United Church Of Christ
The Reverend Jay Litner, Director, Washington Office of the United Church of Christ Office for Church in Society, states that “United Church of Christ people, churches and agencies are extremely and overwhelmingly supportive of organ sharing.” The General Synod has never spoken to his issue because, in general, the Synod speaks on more controversial issues, and there is no controversy about organ sharing, just as there is no controversy about blood donation in the denomination. While the General Synod has never spoken about blood donation, blood donation rooms have been set up at several General Synods. Similarly, any organized effort to get the General Synod delegates or individual churches to sign organ donation cards would meet with generally positive responses.
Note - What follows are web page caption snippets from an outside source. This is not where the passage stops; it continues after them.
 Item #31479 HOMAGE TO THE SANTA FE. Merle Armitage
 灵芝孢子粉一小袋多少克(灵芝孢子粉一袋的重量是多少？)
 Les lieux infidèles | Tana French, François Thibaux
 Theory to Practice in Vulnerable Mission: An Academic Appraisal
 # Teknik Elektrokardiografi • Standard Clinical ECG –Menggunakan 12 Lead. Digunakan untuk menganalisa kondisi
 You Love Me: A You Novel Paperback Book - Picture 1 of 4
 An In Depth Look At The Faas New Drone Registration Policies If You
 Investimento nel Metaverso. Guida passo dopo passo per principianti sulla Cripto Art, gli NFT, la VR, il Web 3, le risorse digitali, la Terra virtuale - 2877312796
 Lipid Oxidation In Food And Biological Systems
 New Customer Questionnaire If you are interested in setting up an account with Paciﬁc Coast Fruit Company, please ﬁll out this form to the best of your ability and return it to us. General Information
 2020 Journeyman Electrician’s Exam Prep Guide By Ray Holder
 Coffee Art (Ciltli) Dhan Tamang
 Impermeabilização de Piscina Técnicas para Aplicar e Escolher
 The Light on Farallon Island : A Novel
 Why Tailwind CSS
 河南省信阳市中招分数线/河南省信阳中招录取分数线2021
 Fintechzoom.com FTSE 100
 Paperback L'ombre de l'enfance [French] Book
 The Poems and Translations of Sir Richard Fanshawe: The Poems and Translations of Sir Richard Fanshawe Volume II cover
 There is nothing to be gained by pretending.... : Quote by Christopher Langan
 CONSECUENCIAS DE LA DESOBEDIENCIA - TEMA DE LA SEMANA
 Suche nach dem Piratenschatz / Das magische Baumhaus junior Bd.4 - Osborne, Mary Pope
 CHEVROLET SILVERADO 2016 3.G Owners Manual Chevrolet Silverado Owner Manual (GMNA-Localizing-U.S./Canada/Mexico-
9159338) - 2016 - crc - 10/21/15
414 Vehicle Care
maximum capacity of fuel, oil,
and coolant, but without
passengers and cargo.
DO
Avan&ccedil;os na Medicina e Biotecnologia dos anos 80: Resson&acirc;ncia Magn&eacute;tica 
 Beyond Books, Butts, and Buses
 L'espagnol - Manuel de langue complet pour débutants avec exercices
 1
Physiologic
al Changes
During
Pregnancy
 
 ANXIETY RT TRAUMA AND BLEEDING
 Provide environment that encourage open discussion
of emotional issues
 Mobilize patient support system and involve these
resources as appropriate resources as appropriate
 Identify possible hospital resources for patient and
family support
The United Methodist Church issued a policy statement in 1984 regarding organ and tissue donation. In it, they state that “The United Methodist Church recognizes the life-giving benefits of organ and tissue donation, and thereby encourages all Christians to become organ and tissue donors by signing and carrying cards or driver’s licenses, attesting to their commitment of such organs upon their death, to those in need, as part of their ministry to others in the name of Christ, who gave his life that we might have life in its fullness.” A 1992 resolution stated, “donation is to be encouraged, assuming appropriate safeguards against hastening death and determination of death by reliable criteria.” The resolution further states that, “Pastoral-care persons should be willing to explore these options as a normal part of conversation with patients and their families.”
The Wesleyan Church supports donation as a way of helping others. They believe that God’s “ability to resurrect us is not dependent on whether or not all our parts were connected at death.” They also support research and, in 1989, noted in a task force on public morals and social concerns that “one of the ways that a Christian can do good is to request that their body be donated to a medical school or use in teaching.”
*The primary source of this information is the Department of Health and Human Services, Office of Special Projects, Division of Transplantation.